Plasmodium falciparum malaria provides another clinical scenario associated with EC activation and neurologic dysfunction. Reduced ANG1 levels leading to CNS microvascular dysfunction have been implicated in the pathophysiology of cerebral malaria in children, and recombinant BowANG1 improved outcomes in an animal model of cerebral malaria (12). If displacement of ANG1 by ANG2 is an essential primary trigger for CRES, recombinant BowANG1 could represent a targeted therapeutic that would not be expected to diminish the antitumor effects of CAR T-cell therapy. Interestingly, cerebral malaria is also sometimes associated with hemophagocytic lymphohistiocytosis, which several groups have observed following CD19-CAR therapeutics (3, 8).
The association of EC dysfunction and cerebral edema also raises the prospect that the pathophysiology of CRES may overlap with that of posterior reversible encephalopathy syndrome (PRES). Endothelial damage is an essential component of PRES pathophysiology, and although the syndrome most often occurs in the setting of hypertension, inflammatory events can also induce PRES in the absence of hypertension (14). Papilledema and MRI findings of edema, although noted to be distinct from vasogenic edema in this report, suggest overlying pathophysiologies between CRES and PRES. Finally, the observation that severe clinical symptoms in PRES typically fully reverse in a relatively short period with supportive care alone is reminiscent of the clinical course for patients with severe CRES, most of whom recover fully without evidence of neurologic sequelae.
In summary, the report by Gust and colleagues provides the scientific and clinical community with much-needed insights into the pathophysiology of CAR-associated neurotoxicity. The data are consistent with a large body of previous work implicating CRS and CRES as overlapping off-target toxicities derived from excessive T-cell activation, although formal proof that the CD19 antigen is not involved will require an observation of similar neurotoxicity using CARs targeting antigens other than CD19. Despite the overlapping pathophysiology between CRS and CRES, clinical experience has demonstrated that targeted interventions, such as IL6R blockade, which are typically highly effective treatment for CRS, do not rapidly reverse CRES nor reliably prevent progression of the syndrome. The notion that targeted therapies specifically aimed at modulating CNS EC activation might be more effective in this regard is provocative and will compel clinical interventions in appropriate populations in the coming months to years.

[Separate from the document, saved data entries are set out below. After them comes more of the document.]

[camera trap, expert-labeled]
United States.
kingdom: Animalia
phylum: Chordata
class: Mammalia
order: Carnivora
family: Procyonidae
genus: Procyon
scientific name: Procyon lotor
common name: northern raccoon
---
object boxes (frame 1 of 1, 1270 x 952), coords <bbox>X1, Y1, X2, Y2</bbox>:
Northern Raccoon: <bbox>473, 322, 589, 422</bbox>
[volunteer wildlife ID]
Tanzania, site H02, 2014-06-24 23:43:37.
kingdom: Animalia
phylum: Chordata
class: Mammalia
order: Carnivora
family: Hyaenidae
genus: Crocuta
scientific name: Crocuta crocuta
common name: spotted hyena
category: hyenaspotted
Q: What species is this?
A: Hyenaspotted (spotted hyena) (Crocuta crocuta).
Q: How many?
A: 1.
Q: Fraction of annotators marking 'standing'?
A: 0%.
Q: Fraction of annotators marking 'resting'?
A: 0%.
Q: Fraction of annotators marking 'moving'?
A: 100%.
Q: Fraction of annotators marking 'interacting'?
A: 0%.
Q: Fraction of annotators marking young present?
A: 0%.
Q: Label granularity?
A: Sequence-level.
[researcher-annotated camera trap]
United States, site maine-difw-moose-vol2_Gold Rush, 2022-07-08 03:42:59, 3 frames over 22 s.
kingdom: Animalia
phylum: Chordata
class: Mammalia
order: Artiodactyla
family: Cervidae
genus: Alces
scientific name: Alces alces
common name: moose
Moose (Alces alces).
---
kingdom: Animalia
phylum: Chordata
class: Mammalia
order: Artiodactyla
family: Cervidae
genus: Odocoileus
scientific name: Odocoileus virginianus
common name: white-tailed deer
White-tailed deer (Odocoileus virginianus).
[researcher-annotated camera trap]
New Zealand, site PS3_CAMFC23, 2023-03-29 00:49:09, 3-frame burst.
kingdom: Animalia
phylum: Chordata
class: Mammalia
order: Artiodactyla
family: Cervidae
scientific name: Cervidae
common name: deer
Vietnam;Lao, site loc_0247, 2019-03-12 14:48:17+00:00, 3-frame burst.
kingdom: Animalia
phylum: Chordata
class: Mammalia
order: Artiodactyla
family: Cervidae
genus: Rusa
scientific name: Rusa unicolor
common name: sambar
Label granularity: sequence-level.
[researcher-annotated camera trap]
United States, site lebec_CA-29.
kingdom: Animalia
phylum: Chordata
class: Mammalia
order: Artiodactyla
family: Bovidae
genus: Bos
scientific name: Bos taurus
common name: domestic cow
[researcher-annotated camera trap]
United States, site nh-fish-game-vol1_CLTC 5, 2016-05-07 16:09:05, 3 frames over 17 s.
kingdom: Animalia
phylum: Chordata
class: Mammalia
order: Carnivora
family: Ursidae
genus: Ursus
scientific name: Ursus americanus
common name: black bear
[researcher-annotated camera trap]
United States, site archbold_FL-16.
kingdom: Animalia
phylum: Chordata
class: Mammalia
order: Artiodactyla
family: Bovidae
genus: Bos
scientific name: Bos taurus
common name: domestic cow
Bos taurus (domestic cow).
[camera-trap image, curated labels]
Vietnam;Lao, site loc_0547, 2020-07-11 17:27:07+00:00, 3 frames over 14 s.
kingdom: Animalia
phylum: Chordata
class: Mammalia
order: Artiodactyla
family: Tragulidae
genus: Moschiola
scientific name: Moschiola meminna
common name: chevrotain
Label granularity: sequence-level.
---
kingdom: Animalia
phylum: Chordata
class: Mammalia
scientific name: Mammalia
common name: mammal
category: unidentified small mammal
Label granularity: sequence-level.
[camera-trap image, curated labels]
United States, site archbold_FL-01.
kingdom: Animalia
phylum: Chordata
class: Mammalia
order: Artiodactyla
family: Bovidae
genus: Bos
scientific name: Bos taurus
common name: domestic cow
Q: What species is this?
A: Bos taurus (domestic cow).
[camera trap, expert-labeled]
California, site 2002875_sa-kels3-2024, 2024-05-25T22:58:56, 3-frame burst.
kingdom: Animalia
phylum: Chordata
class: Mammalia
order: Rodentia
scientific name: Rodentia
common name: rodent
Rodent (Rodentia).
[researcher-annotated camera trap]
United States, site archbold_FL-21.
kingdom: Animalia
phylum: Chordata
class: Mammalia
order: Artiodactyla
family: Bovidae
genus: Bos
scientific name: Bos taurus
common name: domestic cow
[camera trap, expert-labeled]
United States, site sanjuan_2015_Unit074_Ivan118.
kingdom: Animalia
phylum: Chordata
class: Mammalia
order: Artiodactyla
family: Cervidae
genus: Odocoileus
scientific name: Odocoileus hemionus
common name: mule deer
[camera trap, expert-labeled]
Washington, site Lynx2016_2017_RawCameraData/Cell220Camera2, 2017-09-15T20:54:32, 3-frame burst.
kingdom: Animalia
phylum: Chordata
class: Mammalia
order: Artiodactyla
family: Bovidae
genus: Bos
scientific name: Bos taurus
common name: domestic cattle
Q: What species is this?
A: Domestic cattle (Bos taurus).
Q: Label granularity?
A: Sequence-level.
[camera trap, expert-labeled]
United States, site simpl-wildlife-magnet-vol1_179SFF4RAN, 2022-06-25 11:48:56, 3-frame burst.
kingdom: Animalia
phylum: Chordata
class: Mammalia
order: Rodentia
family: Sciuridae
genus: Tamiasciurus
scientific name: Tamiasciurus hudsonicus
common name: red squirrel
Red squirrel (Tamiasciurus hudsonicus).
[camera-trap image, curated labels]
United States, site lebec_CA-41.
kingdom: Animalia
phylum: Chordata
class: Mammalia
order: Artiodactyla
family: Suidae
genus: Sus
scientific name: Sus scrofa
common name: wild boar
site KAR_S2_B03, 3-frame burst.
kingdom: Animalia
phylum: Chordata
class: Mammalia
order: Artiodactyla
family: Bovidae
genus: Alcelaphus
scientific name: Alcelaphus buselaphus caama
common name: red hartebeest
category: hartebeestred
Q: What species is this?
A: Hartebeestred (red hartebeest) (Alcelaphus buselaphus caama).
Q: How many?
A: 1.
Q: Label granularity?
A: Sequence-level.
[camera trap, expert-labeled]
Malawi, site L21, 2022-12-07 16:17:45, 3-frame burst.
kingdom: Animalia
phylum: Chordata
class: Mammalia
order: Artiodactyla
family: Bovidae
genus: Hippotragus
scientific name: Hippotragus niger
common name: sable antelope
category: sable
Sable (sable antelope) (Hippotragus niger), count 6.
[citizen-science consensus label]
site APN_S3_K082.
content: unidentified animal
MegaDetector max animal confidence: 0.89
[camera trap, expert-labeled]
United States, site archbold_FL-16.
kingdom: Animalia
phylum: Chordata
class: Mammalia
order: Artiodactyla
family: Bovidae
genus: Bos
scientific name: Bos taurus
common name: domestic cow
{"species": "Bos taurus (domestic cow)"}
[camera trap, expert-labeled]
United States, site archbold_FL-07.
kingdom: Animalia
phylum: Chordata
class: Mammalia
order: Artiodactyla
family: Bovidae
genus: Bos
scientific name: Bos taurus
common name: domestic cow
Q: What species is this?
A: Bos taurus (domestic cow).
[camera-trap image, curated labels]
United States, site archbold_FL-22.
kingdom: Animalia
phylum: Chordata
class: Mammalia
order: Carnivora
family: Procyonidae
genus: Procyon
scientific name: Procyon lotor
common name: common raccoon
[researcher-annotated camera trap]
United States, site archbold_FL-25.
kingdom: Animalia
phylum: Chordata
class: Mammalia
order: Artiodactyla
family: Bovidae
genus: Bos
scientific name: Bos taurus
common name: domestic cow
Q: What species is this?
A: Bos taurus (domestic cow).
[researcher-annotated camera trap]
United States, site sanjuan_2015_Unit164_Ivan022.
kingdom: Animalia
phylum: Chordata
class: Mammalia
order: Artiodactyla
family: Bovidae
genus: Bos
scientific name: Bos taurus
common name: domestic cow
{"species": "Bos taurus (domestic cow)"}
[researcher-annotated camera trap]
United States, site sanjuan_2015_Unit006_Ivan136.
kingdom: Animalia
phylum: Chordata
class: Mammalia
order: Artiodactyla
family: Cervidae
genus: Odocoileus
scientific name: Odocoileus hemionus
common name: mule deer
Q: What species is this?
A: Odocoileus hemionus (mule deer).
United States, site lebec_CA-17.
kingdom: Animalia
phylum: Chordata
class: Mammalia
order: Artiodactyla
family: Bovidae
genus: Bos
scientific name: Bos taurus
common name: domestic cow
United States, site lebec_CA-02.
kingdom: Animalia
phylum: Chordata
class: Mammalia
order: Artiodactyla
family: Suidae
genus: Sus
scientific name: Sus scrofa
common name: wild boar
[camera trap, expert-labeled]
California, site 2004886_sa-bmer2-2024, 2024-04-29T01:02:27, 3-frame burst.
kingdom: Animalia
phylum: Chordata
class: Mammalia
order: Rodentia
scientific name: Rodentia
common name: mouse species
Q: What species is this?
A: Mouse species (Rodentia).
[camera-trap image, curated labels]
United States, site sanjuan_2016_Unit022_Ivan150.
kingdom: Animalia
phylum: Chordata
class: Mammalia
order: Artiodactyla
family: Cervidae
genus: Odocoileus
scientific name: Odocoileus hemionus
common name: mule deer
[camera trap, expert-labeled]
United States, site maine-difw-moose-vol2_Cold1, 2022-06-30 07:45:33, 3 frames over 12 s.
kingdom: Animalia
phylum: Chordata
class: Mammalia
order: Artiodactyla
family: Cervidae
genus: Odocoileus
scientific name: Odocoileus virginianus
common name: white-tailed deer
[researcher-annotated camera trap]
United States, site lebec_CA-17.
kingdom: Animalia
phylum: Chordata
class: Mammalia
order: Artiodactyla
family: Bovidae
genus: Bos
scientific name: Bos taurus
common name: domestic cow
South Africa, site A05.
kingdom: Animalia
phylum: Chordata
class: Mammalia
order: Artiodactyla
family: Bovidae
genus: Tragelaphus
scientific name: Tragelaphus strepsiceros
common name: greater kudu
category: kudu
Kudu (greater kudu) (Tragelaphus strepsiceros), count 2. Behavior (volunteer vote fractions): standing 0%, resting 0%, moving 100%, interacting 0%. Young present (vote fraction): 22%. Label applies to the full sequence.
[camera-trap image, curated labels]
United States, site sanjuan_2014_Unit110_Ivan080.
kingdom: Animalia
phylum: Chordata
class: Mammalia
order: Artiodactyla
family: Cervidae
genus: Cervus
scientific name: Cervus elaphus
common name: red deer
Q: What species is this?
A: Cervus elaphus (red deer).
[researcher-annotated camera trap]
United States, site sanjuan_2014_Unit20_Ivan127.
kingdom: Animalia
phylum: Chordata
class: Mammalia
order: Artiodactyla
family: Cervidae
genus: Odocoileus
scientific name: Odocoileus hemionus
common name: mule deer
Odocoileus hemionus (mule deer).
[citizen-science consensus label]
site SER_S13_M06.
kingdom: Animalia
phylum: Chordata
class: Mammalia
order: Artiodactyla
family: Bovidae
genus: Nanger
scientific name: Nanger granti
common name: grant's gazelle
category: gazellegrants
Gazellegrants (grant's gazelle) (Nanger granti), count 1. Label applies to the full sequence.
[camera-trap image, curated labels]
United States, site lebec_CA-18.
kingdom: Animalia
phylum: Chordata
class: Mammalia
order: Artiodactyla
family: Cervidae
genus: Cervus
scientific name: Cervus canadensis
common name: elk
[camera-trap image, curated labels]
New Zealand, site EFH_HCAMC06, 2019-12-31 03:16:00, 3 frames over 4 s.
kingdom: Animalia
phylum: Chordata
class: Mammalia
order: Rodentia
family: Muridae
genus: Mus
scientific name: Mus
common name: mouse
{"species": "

Disclosure of Potential Conflicts of Interest
C.L. Mackall reports receiving a commercial research grant from Bluebird Bio, has ownership interest (including patents) in Juno Therapeutics, and is a consultant/advisory board member for Adaptimmune LLC and Unum Therapeutics. D.B. Miklos reports receiving commercial research support from Kite Pharma and is a consultant/advisory board member for Kite Pharma and Novartis.